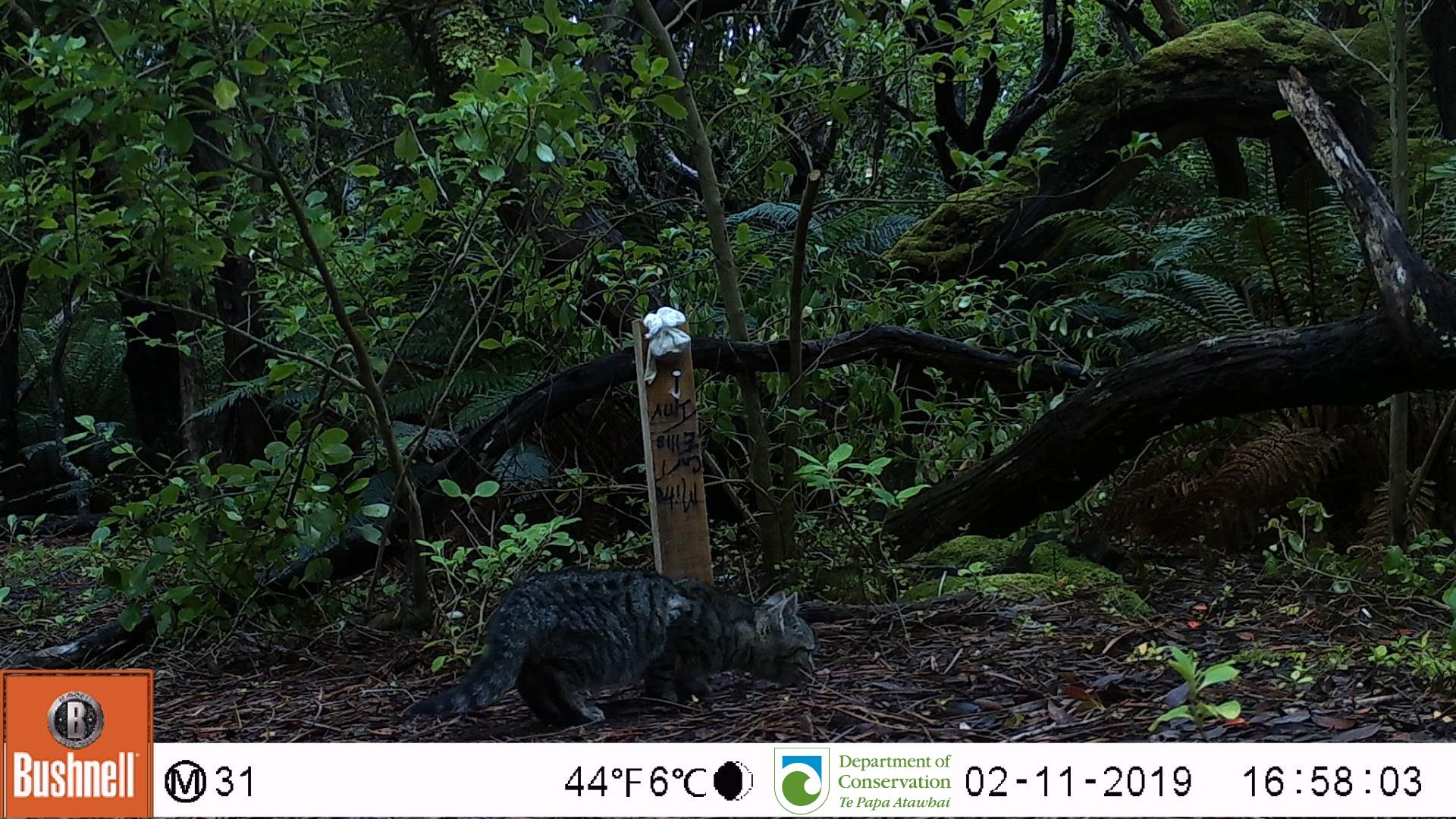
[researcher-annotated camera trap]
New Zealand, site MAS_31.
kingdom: Animalia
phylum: Chordata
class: Mammalia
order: Carnivora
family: Felidae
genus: Felis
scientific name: Felis catus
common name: domestic cat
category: cat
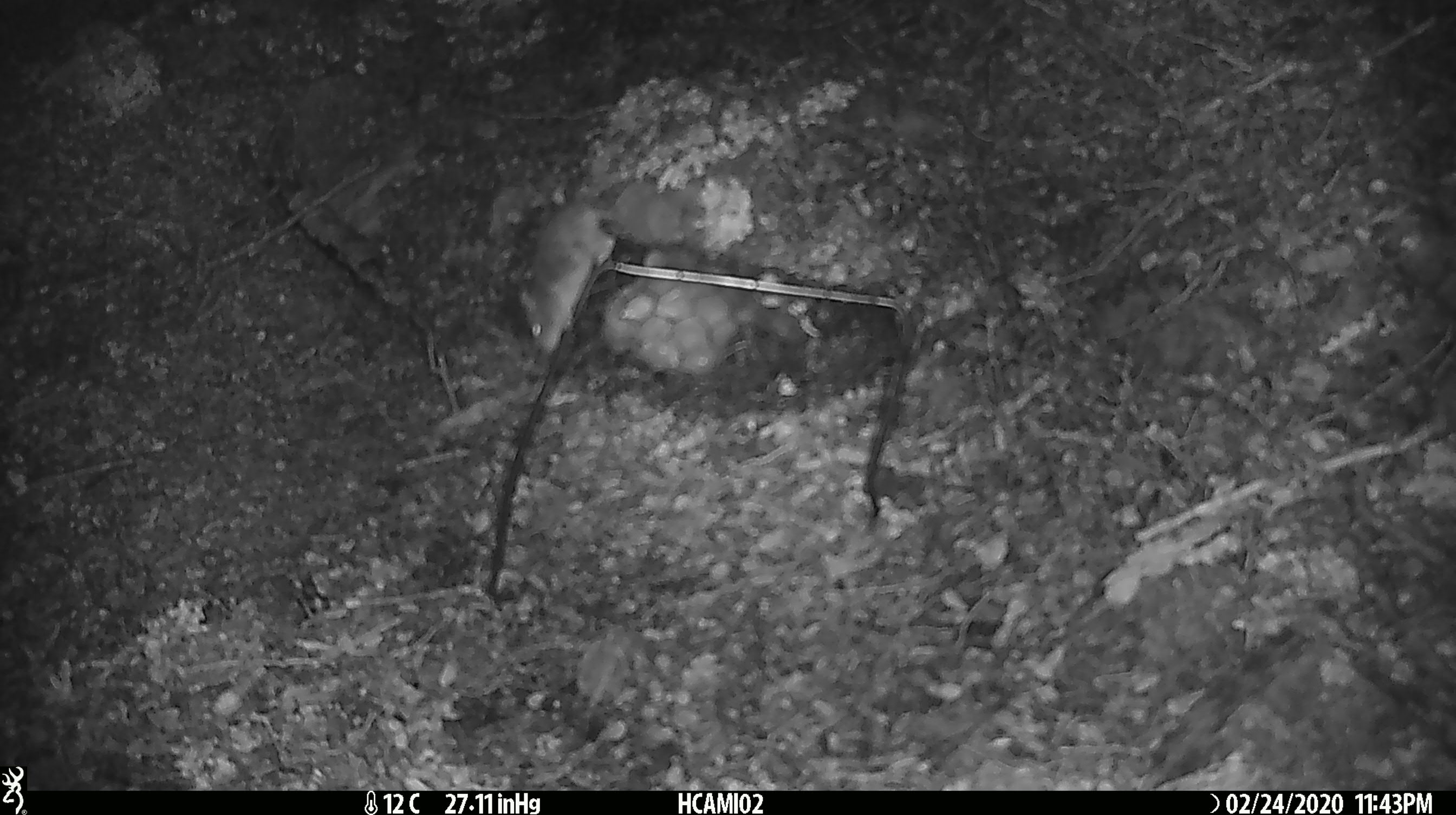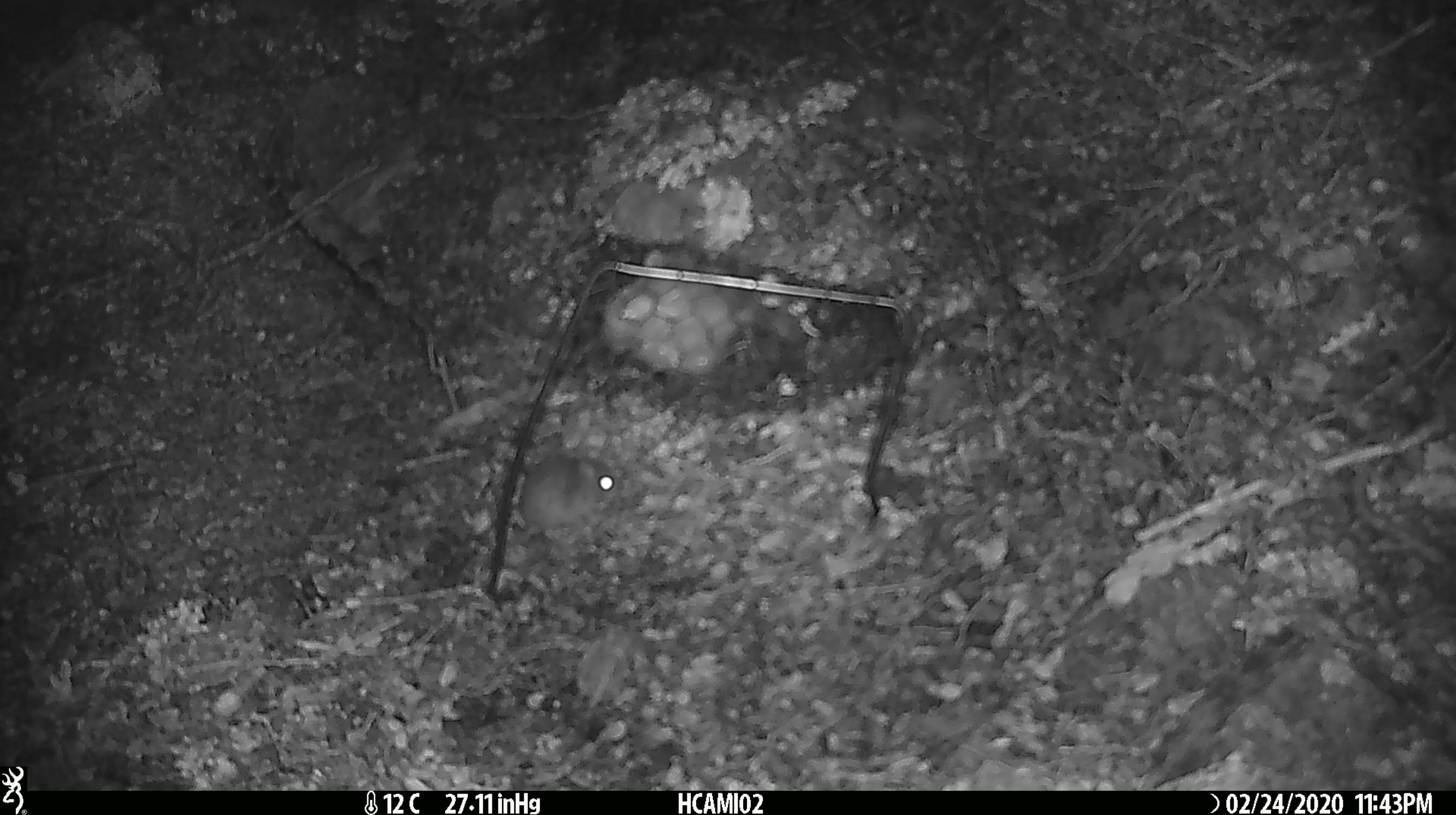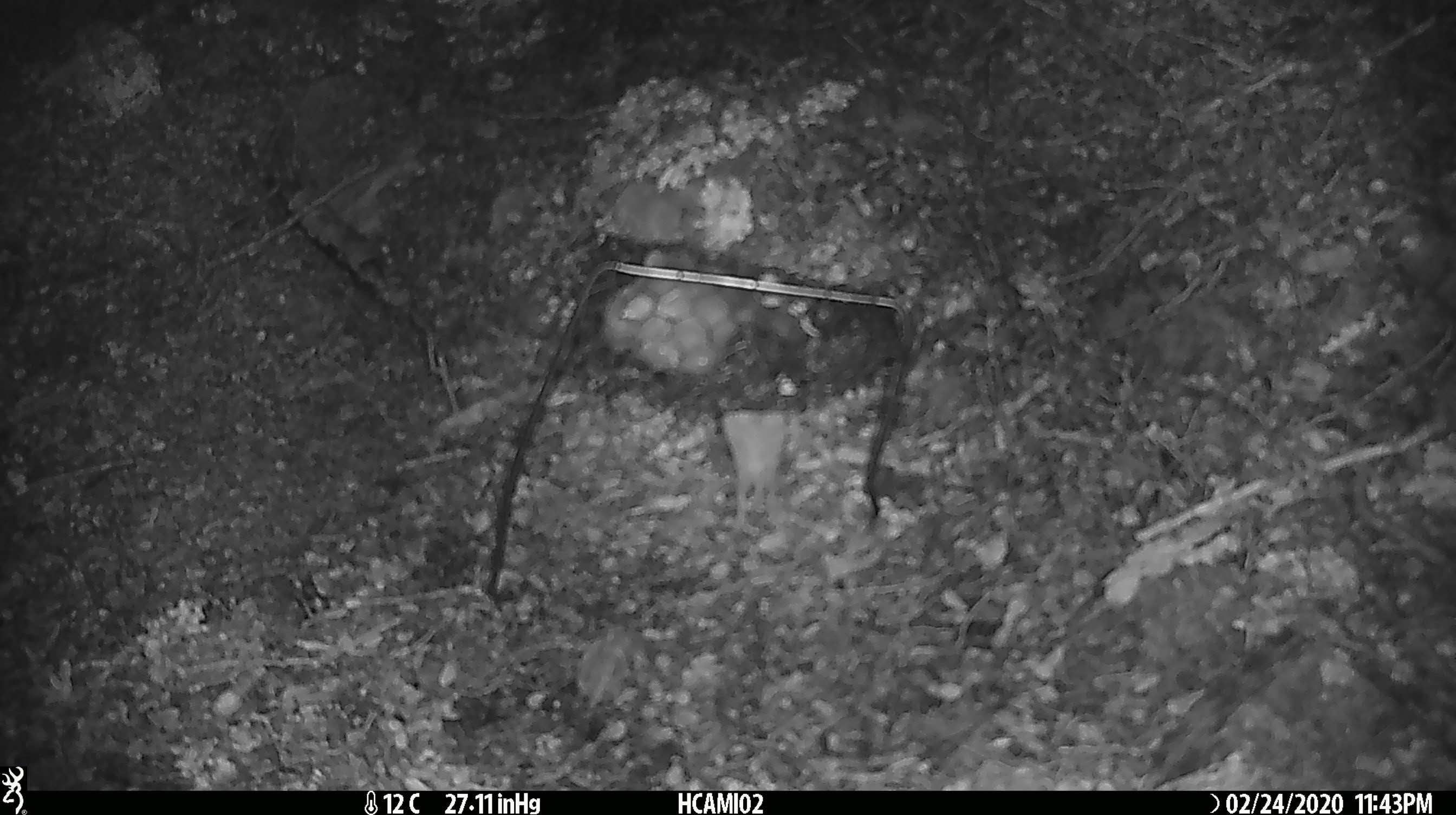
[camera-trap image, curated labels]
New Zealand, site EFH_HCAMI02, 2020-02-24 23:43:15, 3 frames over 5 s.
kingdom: Animalia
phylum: Chordata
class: Mammalia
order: Rodentia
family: Muridae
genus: Mus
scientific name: Mus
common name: mouse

* TASK TO COMPLETE *
Each line of the records that holds the word "trap" should be copied out.

* EXERCISE RESPONSE *
[researcher-annotated camera trap]
[camera-trap image, curated labels]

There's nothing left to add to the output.